→ **Material provided**:

◇ ◇ ◇ ◇ ◇ ◇ ◇

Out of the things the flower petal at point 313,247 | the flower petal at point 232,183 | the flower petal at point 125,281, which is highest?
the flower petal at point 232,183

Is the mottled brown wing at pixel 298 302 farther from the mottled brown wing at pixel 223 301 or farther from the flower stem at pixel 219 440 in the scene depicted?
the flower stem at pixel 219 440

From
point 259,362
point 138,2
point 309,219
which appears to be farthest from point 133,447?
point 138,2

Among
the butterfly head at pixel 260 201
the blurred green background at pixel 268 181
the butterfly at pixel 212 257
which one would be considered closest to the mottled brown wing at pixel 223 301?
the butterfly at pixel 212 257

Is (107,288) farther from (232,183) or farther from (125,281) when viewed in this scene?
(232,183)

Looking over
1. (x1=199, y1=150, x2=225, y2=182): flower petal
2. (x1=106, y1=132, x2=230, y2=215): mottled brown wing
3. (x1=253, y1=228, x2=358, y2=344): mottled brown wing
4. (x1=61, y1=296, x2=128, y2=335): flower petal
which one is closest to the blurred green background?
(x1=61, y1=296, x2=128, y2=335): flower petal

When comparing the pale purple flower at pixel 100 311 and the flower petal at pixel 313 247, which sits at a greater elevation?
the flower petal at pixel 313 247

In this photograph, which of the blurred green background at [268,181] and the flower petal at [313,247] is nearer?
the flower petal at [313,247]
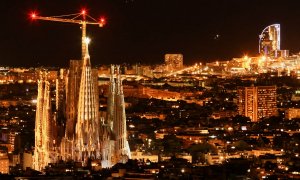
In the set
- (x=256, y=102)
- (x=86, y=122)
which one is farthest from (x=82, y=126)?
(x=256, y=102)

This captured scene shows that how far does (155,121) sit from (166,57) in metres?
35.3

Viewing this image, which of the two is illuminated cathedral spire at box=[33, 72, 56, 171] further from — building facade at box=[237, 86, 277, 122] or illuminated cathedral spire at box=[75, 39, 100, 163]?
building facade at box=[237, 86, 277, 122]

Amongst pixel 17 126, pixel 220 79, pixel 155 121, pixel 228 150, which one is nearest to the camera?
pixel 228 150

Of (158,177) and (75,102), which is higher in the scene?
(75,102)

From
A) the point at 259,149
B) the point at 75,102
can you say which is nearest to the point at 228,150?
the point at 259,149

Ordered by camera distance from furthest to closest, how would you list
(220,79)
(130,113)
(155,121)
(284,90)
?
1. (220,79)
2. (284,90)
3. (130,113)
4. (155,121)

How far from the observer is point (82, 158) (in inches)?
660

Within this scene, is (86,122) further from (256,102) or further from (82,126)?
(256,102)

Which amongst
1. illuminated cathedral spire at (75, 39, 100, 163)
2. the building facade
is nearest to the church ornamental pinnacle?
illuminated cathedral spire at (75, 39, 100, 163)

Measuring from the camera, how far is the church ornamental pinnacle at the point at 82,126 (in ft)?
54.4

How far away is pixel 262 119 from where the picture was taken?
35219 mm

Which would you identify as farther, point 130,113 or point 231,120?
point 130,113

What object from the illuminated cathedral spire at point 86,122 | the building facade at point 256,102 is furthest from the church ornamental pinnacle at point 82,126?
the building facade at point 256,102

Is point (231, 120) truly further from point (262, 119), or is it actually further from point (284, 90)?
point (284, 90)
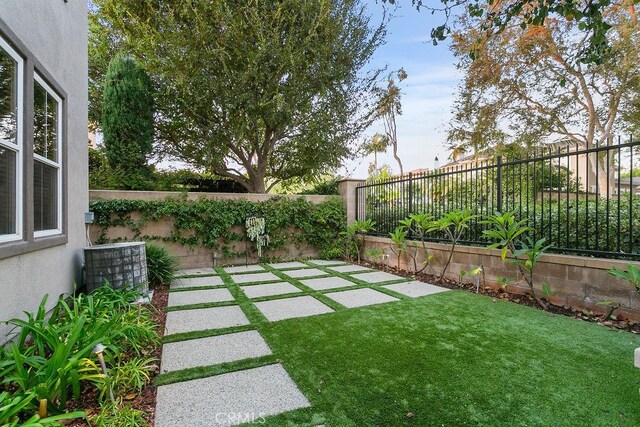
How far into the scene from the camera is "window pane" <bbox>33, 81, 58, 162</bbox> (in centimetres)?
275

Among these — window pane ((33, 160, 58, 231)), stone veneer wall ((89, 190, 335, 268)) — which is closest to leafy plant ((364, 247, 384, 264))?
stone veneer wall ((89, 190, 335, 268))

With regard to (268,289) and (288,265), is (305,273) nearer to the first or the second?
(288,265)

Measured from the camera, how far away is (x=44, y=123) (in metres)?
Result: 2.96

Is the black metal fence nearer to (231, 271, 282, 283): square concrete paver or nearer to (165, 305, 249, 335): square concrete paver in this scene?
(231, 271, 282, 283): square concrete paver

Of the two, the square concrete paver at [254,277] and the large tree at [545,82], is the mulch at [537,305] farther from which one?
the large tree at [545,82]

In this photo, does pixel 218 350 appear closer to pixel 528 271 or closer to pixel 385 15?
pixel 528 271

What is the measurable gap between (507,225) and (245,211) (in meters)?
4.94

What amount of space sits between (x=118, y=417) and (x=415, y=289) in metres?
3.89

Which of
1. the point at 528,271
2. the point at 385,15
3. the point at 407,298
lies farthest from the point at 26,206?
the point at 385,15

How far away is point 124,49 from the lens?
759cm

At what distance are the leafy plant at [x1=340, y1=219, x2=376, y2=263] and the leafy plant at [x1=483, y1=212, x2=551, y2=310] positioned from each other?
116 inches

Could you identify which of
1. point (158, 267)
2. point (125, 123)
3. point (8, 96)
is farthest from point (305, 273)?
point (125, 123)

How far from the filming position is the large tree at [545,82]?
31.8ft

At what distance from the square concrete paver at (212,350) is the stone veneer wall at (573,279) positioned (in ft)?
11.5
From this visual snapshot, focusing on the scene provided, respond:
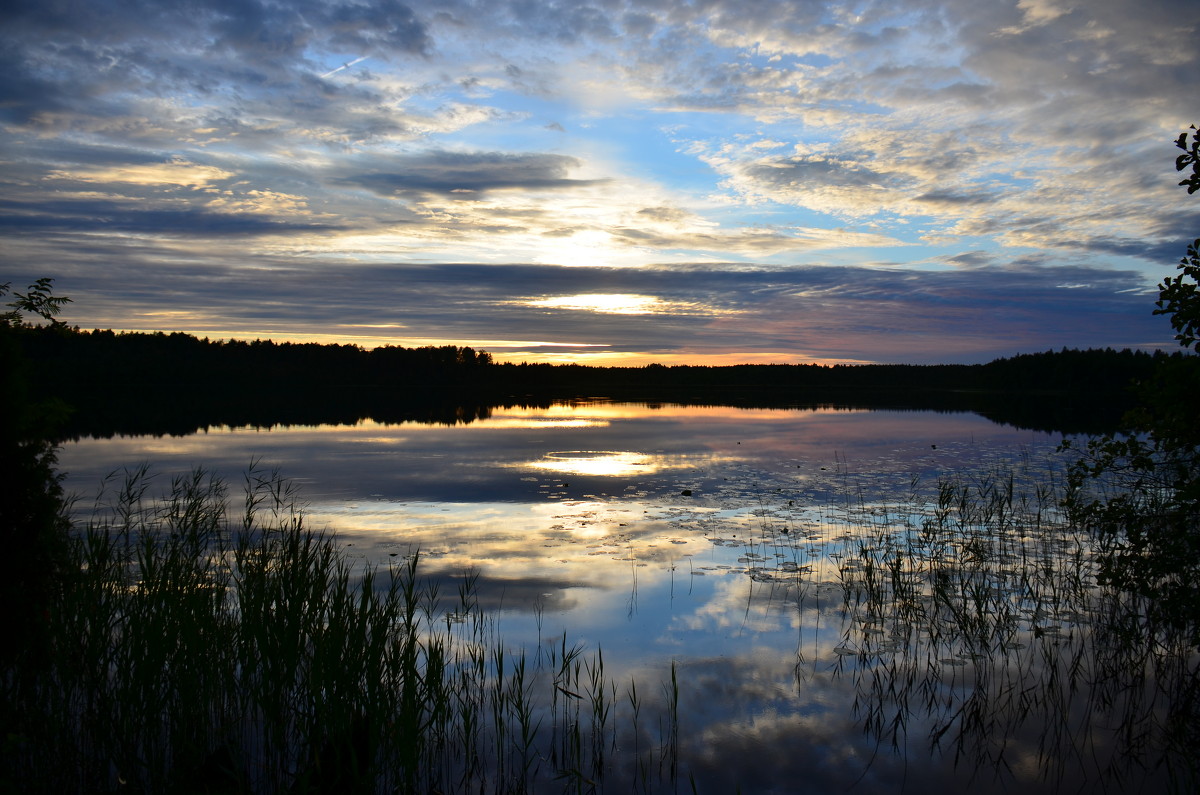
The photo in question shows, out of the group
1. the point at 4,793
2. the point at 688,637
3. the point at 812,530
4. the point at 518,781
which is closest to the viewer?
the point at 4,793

◇ ◇ ◇ ◇ ◇ ◇ ◇

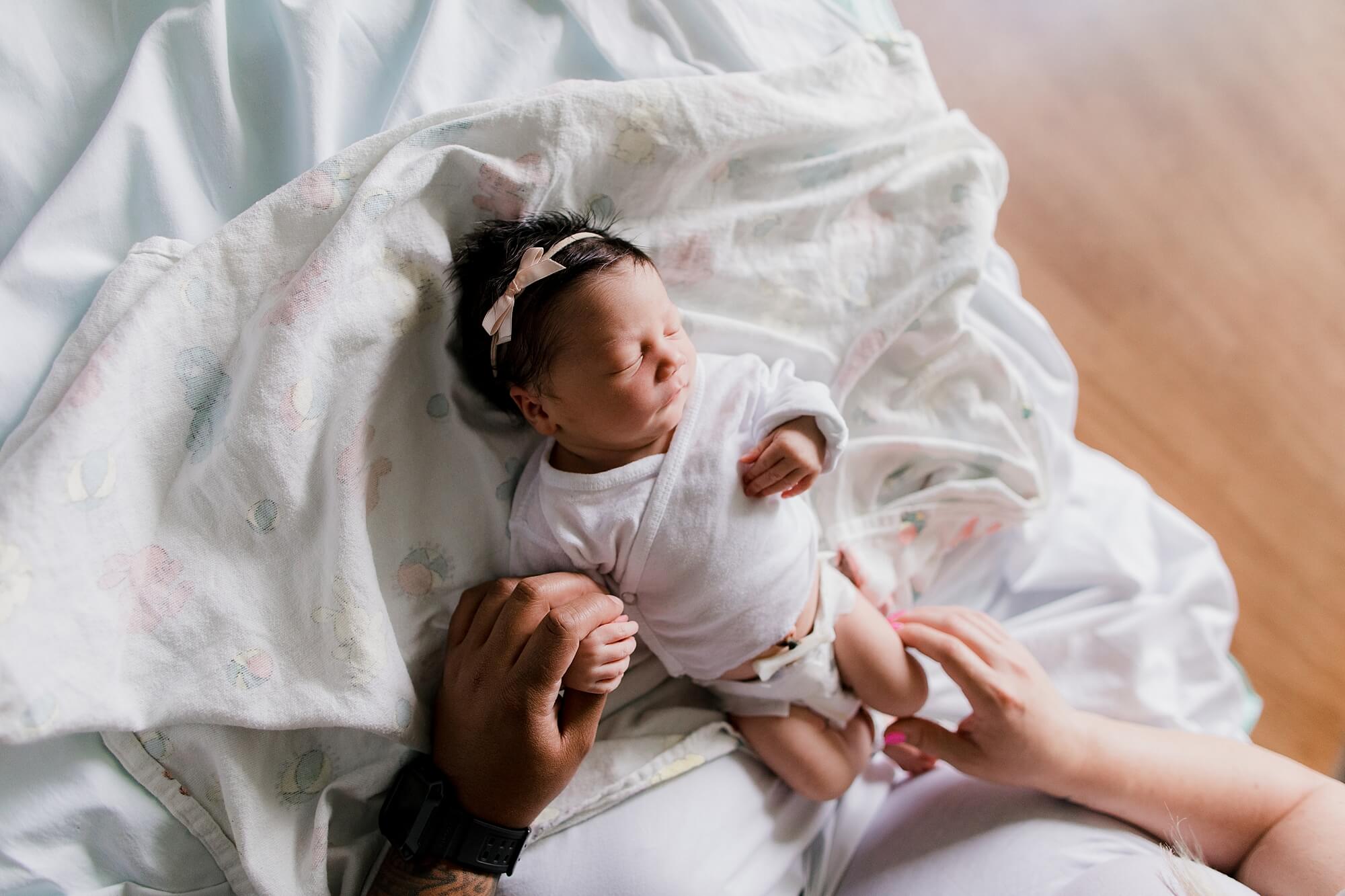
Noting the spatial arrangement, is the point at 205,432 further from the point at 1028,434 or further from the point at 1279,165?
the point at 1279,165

◇ ◇ ◇ ◇ ◇ ◇ ◇

→ **Task brief**: Count the lines in the records that contain the word "stone", and reply with the number alone.

→ **Written answer**: 3